---------- Extrait choisi ----------

Même si la banque centrale américaine n’a pas exclu une poursuite du resserrement monétaire, ses responsables ont opté pour le statu quo après onze relèvements de taux depuis mars 2022. Son président, Jerome Powell, a estimé que «le risque d’en faire trop par rapport au risque d’en faire trop peu se rapproche de l’équilibre».

Le vendredi qui a suivi la réunion de la Fed, la publication des chiffres de l’emploi a montré que les créations d’emplois ont été divisées par deux en octobre par rapport au mois précédent, tandis que le salaire horaire moyen a enregistré sa plus faible progression depuis la mi-2021.

Ces chiffres ont rassuré les investisseurs qui redoutaient qu’une surchauffe du marché de l’emploi – synonyme d’inflation alimentée par des hausses de salaires excessives – n’empêche une baisse des taux directeurs pendant une bonne partie de l’année prochaine.

A quoi faut-il s’attendre?

----------

**Tâches à réaliser:**
1. Relevez toutes les indications de date de l'extrait sur la Fed qui contiennent un nom de mois ou une année chiffrée.
2. Poursuivez l'extrait sur la Fed à la suite de sa dernière phrase.

---------- Lignes extraites ----------

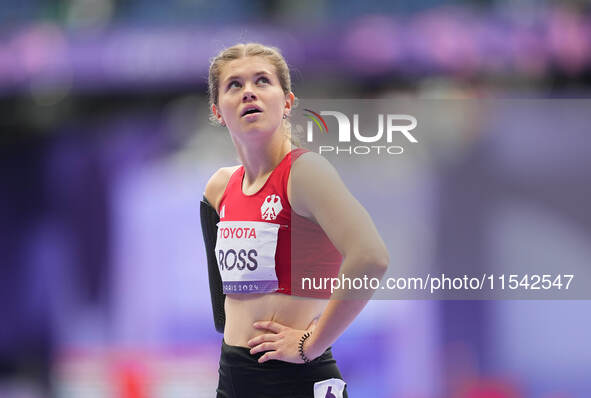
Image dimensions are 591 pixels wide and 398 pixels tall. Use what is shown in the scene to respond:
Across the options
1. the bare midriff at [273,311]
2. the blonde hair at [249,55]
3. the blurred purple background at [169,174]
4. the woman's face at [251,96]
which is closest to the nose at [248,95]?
the woman's face at [251,96]

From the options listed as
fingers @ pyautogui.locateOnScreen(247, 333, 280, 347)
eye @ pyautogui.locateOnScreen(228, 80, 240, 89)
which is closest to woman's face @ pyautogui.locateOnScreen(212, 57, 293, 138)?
eye @ pyautogui.locateOnScreen(228, 80, 240, 89)

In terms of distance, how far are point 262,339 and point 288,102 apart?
82 centimetres

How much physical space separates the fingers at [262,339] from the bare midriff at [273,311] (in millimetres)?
31

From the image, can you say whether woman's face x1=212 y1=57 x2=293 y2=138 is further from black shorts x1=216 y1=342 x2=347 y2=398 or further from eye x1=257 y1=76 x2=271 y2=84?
black shorts x1=216 y1=342 x2=347 y2=398

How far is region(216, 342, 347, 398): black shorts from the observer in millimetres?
2562

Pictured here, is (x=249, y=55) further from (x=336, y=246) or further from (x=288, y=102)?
(x=336, y=246)

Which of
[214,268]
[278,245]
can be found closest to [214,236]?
[214,268]

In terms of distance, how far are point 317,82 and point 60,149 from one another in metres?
3.46

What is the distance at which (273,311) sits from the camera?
8.45 ft

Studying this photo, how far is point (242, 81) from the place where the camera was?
2600 millimetres

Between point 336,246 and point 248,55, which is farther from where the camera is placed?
point 248,55

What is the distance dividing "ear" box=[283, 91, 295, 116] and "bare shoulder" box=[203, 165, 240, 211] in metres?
0.32

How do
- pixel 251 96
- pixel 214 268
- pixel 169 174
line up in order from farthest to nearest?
pixel 169 174, pixel 214 268, pixel 251 96

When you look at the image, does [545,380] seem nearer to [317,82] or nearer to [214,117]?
[317,82]
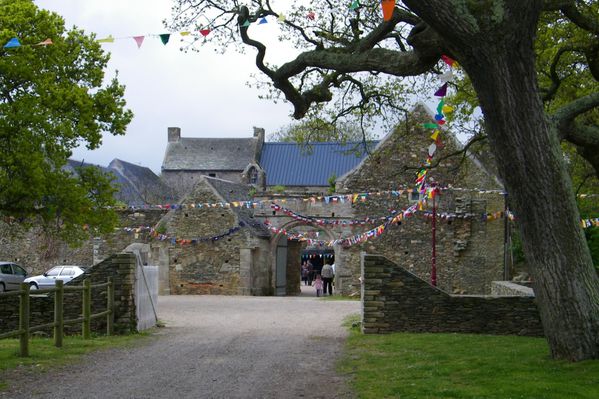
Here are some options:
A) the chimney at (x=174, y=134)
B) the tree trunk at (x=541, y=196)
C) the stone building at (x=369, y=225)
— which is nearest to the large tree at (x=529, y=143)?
the tree trunk at (x=541, y=196)

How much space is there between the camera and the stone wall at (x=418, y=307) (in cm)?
1361

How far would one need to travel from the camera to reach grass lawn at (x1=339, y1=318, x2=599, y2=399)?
25.6ft

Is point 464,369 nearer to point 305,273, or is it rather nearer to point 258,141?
point 305,273

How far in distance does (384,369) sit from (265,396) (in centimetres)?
224

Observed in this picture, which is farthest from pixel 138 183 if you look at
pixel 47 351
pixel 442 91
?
pixel 47 351

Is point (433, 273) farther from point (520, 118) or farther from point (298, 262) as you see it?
point (520, 118)

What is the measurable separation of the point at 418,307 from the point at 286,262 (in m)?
20.1

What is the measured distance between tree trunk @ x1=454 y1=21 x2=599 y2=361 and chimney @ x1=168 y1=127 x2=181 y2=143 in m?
53.1

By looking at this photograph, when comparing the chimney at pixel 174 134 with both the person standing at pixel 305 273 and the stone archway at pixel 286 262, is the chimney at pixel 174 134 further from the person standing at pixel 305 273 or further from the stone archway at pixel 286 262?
the stone archway at pixel 286 262

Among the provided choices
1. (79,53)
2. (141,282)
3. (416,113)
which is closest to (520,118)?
(141,282)

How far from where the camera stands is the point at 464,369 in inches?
370

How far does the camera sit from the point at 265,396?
812 cm

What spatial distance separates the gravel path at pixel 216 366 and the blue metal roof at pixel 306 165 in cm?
3102

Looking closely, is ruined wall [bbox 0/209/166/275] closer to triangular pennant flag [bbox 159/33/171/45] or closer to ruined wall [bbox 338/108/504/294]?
ruined wall [bbox 338/108/504/294]
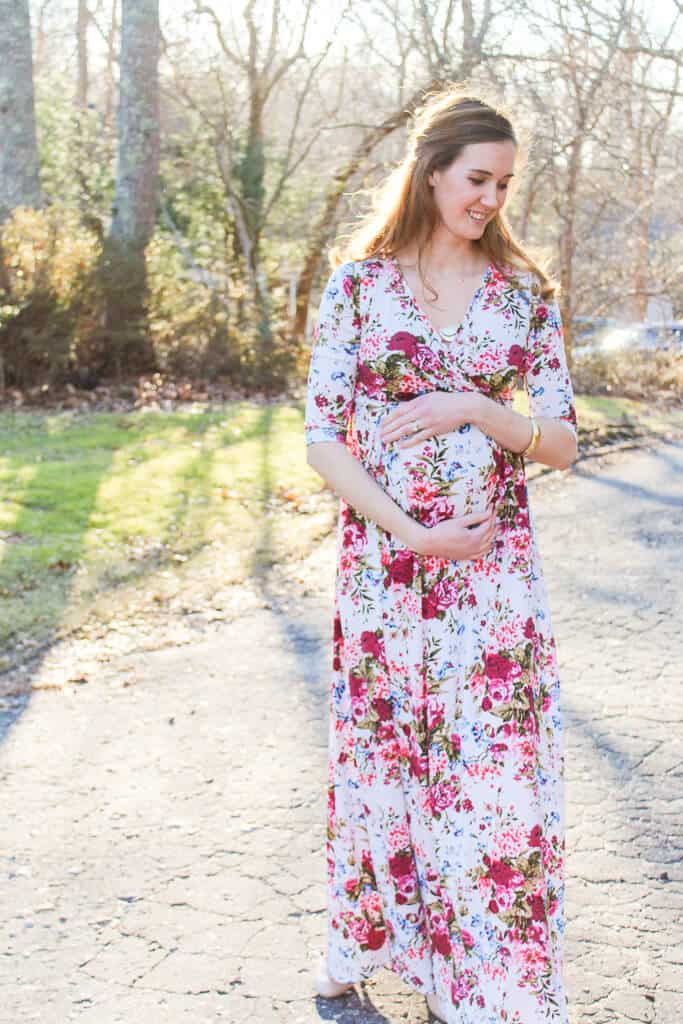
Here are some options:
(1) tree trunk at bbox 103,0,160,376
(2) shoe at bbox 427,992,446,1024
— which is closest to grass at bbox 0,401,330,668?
(1) tree trunk at bbox 103,0,160,376

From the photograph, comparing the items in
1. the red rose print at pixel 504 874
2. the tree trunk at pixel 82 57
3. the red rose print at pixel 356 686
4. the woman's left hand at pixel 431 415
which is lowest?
the red rose print at pixel 504 874

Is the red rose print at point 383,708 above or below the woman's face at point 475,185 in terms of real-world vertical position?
below

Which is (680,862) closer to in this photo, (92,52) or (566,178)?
(566,178)

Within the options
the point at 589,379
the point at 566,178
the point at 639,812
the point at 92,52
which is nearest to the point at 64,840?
the point at 639,812

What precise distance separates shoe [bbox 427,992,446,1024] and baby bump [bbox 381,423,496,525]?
1.16m

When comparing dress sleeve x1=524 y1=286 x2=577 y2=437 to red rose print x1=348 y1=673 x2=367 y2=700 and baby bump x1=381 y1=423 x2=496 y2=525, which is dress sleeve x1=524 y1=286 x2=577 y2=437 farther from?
red rose print x1=348 y1=673 x2=367 y2=700

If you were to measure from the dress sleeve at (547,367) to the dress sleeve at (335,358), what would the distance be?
42 centimetres

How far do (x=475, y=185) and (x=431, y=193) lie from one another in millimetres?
118

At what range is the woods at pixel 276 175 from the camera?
11008 mm

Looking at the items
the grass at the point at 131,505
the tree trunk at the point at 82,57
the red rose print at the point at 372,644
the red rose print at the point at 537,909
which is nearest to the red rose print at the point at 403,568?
the red rose print at the point at 372,644

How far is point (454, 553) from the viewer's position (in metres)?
2.46

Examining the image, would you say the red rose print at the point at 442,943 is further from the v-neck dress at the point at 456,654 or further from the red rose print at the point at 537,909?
the red rose print at the point at 537,909

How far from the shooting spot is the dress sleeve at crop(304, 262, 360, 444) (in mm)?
2557

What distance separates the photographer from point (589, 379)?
1501cm
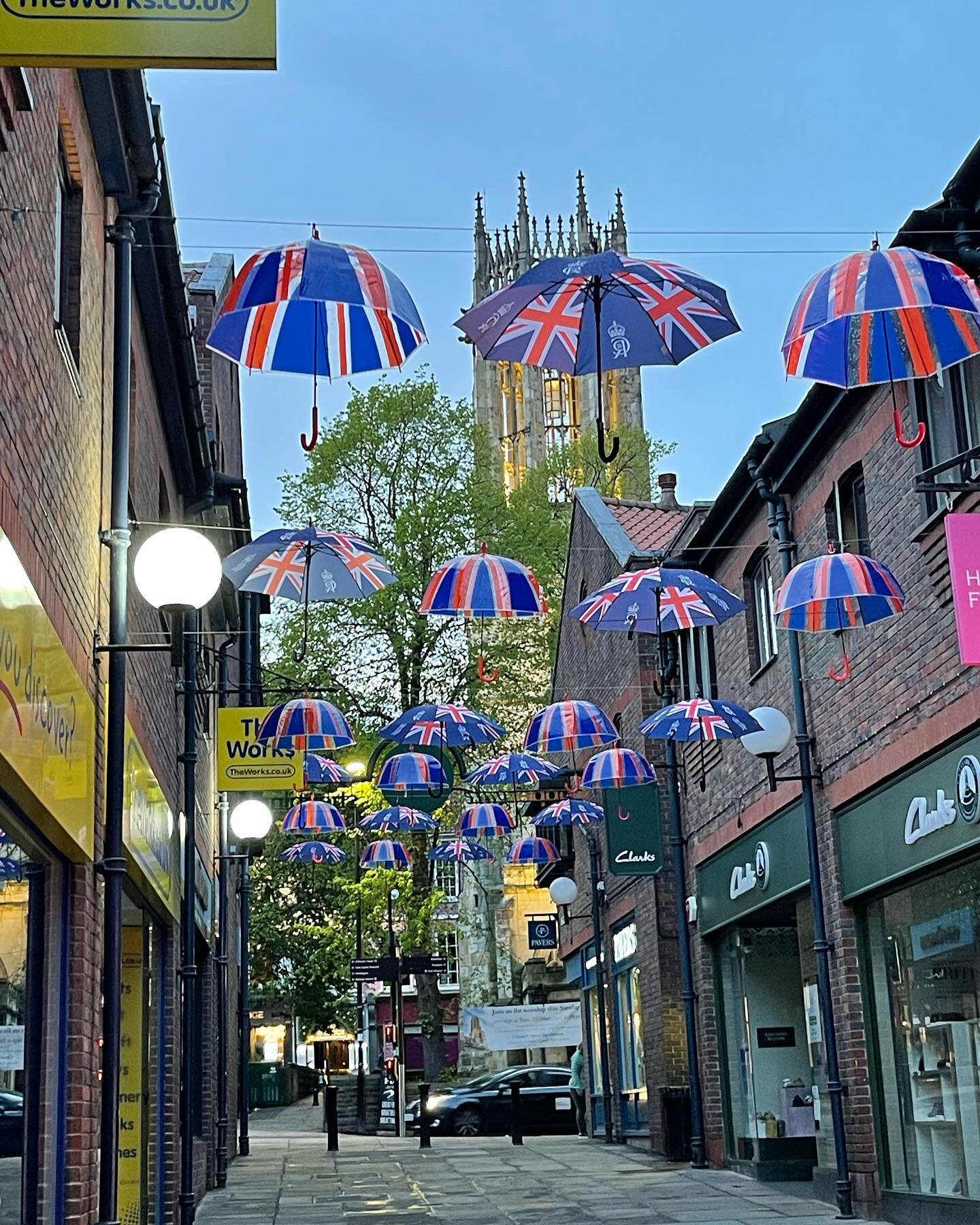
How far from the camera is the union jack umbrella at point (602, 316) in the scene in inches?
400

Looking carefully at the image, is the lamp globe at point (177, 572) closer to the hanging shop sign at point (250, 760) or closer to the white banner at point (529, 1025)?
the hanging shop sign at point (250, 760)

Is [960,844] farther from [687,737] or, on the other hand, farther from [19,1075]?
[19,1075]

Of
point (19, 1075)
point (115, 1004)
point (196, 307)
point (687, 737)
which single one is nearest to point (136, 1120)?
point (115, 1004)

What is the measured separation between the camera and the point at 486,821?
2581cm

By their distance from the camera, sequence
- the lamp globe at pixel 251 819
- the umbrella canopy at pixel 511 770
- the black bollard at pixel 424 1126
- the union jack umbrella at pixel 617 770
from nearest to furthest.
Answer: the lamp globe at pixel 251 819
the union jack umbrella at pixel 617 770
the umbrella canopy at pixel 511 770
the black bollard at pixel 424 1126

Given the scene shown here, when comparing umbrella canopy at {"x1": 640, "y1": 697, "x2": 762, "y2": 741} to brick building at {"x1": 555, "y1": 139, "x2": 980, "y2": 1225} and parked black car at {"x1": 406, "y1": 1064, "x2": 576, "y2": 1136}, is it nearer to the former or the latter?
brick building at {"x1": 555, "y1": 139, "x2": 980, "y2": 1225}

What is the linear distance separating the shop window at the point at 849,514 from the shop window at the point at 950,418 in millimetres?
1717

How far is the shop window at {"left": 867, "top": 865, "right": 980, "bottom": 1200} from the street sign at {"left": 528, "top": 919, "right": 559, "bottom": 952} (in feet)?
63.5

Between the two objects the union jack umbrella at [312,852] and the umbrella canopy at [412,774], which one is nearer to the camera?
the umbrella canopy at [412,774]

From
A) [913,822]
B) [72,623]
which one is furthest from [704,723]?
[72,623]

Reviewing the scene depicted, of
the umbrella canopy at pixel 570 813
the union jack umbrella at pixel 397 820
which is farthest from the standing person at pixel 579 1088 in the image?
the umbrella canopy at pixel 570 813

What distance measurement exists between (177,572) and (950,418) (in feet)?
21.6

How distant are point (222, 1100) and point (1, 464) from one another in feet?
57.6

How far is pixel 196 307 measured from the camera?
72.5 ft
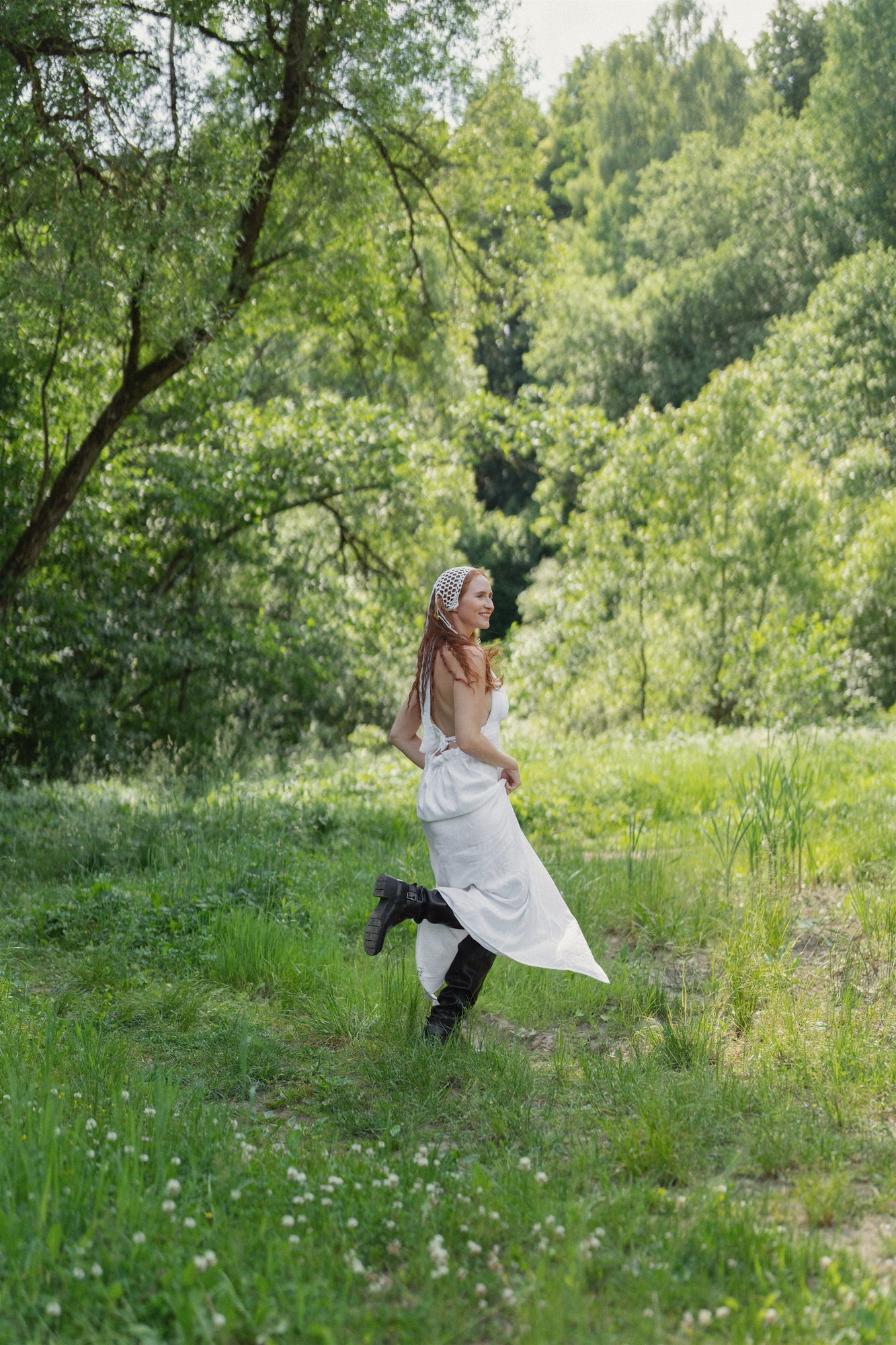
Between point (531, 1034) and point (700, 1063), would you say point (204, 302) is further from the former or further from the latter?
point (700, 1063)

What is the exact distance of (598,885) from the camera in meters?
6.90

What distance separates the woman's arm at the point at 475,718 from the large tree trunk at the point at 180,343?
245 inches

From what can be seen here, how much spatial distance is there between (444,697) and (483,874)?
2.55ft

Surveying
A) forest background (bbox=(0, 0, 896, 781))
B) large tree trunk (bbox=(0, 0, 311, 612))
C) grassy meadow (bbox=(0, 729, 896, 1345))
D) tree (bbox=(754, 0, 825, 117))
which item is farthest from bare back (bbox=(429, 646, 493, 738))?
tree (bbox=(754, 0, 825, 117))

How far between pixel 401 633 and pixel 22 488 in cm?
574

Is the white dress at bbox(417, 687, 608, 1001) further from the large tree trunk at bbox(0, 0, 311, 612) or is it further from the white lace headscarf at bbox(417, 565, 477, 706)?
the large tree trunk at bbox(0, 0, 311, 612)

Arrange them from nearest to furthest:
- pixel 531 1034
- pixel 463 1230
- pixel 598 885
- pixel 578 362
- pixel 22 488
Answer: pixel 463 1230 → pixel 531 1034 → pixel 598 885 → pixel 22 488 → pixel 578 362

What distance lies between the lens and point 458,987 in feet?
15.1

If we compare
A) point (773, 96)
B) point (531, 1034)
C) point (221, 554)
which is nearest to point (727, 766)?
point (531, 1034)

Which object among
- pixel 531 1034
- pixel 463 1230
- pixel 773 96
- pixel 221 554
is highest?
pixel 773 96

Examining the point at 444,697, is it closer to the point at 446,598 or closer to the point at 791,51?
the point at 446,598

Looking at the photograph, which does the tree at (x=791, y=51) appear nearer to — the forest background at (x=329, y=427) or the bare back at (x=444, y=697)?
the forest background at (x=329, y=427)

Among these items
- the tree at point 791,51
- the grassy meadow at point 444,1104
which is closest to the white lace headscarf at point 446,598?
the grassy meadow at point 444,1104

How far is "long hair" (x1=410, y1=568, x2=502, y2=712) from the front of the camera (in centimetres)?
462
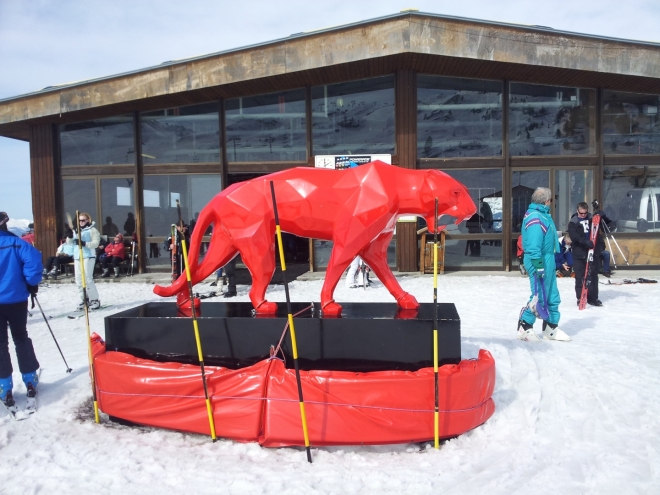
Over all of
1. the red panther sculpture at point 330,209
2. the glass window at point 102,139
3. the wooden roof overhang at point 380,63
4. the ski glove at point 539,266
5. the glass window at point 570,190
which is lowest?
the ski glove at point 539,266

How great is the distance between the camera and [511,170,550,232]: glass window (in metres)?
11.1

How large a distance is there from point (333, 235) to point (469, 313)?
160 inches

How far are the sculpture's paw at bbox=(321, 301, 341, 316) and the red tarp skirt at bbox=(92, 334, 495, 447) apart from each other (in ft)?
1.57

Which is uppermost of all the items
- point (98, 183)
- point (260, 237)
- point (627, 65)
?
point (627, 65)

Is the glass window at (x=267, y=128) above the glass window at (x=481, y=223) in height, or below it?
above

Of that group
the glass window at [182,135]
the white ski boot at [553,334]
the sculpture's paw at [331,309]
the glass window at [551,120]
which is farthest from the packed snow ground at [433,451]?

----------

**Réponses par point:**
1.
mars 2022
octobre
la mi-2021

2.
La confiance est revenue sur les marchés à peine une semaine après que le S&P 500 a creusé ses pertes à plus de 10%, un seuil qui correspond à la définition courante d’une correction. Cette correction reflétait largement la crainte que la Fed ne maintienne des taux durablement plus élevés, favorisant ainsi une hausse des rendements obligataires qui concurrencerait les actions. Le rebond du S&P 500 il y a dix jours reflète l’amélioration du moral des investisseurs sur plusieurs fronts. Explications.

1. La réunion de la Fed du 1er novembre a alimenté l’espoir d’une fin effective du cycle de resserrement monétaire aux Etats-Unis

Le choix du statu quo en matière de taux pour le deuxième mois consécutif était attendu. Mais le ton du communiqué diffusé dans la foulée de la réunion s’est avéré plus mesuré que prévu. En particulier, les responsables de la Fed ont observé que «le durcissement des conditions financières» pèserait sur l’économie, faisant ainsi écho aux déclarations de certains d’entre eux, qui ont récemment estimé que la progression des rendements du Trésor américain pourrait atténuer la nécessité de nouvelles hausses des taux directeurs.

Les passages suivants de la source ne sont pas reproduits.